А. ВОРОБЬЕВ: Ну, если бы я преследовал какие-нибудь чрезвычайно важные для меня цели, да, от достижения которых зависела напрямую моя судьба и судьба моей семьи, вот здесь уж…

С. БУНТМАН: Или, например, я люблю страну, я ее гражданин, но ты понимаешь, мое право быть гражданином страны, вопреки… Что такое лояльность? Лояльность по отношению к кому? Или тоже говорит Гарда. Вы там, он поцапался с ведущим нашей программы, который тоже отлично, нормально знает латышский язык. Не мне судить, я его не знаю. А Вы, вот Вам наплевать на культуру. Это, понимаешь, это тебе или мне кто-нибудь здесь будет диктовать, что такое культура. Что такое наследие культурное моей страны, в которой я сколько живу. И почему он мне должен говорить, вот ты мне… или у нас. Из Пушкина ну-ка сбацай, ну-ка спляши-ка мне, знаешь, что-нибудь такое. Или из Лермонтова, да, из Тютчева мне. А, может, я Тютчева не люблю, да. А люблю Алексея Константиновича Толстова. Я почему это заостряю, потому что это тонкости самоощущения людей. Потом ты говоришь, если бы цель преследовал, да, конечно. Но есть же честь и достоинство. Есть честь своя. Потому что я так думаю, в отличие от г-на Гарды, президента этого самого фронта латышского, я думаю, что очень много людей, и, причем подавляющее большинство. И они оттуда не уезжают. И они когда была возможность, и было так вот на грани, и Россия шла вперед, российское гражданство не принимали. И не хотели. Они хотели жить в Латвии, где они жили. И я считаю, что вот эта, теперь не знают очень многие нормальные политики, не знают, как выйти из этого парадокса, очень серьезного, не знают. Потому что, как мне кажется, вот сейчас там порядка 300 000 человек из 2,5 миллионного населения, сейчас чуть-чуть меньше. Из-за эмиграции, кстати говоря, тоже. В Латвии населения. И вот эти 250, 300 там тысяч человек, предположим которые не граждане. Я уверен, что большинство из них, особенно молодое поколение, они искренне, и они граждане Латвии. Искренние, нормальные этой европейской страны.

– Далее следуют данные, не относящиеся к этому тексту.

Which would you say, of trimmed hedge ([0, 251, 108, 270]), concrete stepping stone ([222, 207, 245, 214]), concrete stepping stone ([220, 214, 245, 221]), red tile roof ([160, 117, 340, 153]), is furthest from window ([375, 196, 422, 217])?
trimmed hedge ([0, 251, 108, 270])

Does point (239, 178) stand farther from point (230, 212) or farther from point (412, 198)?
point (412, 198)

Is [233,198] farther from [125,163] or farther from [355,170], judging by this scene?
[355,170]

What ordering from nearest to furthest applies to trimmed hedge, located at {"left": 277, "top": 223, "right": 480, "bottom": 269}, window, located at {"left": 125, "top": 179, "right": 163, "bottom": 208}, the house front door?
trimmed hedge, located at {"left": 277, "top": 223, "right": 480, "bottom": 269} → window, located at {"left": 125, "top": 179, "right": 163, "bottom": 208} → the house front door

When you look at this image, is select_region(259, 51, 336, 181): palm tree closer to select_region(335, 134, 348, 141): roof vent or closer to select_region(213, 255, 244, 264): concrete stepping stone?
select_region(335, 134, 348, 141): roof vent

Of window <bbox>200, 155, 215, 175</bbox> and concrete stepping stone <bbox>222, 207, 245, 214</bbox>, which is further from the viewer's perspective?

А. ВОРОБЬЕВ: По самоощущению.

С. БУНТМАН: По самоощущению. Но они чувствуют себя, как очень многие люди, чувствуют себя ущемленными, потому что они изначально, из-за того, что там бабушка и дедушка получили. Им дали работу после войны в разрухе этой. Они же не могут отвечать за хитроумие, не сказать хуже, советской власти, которая вот так вот все внедряла, этих сюда, тут заселим, отсюда отток, сюда приток. Здесь поссорим. Они не могут за это отвечать.

А. ВОРОБЬЕВ: Ну, хорошо, а позиция официальных властей состоит в том, что эти люди должны ассимилироваться?

С. БУНТМАН: Мне кажется, что так уж если по честному, то они уже запутались, мне кажется, во всем. И все становится, честно говоря, все проще и проще процедура. Раньше были окна какие-то, пожилым вообще там нельзя. Здесь наряду с рациональным, то, что они отмежевываются от прошлого очень серьезно. И очень они на этом нервно к этому относятся к советскому такому вот прошлому. Если еще кто-нибудь спросит, я расскажу, я был в музее оккупации, который так называется.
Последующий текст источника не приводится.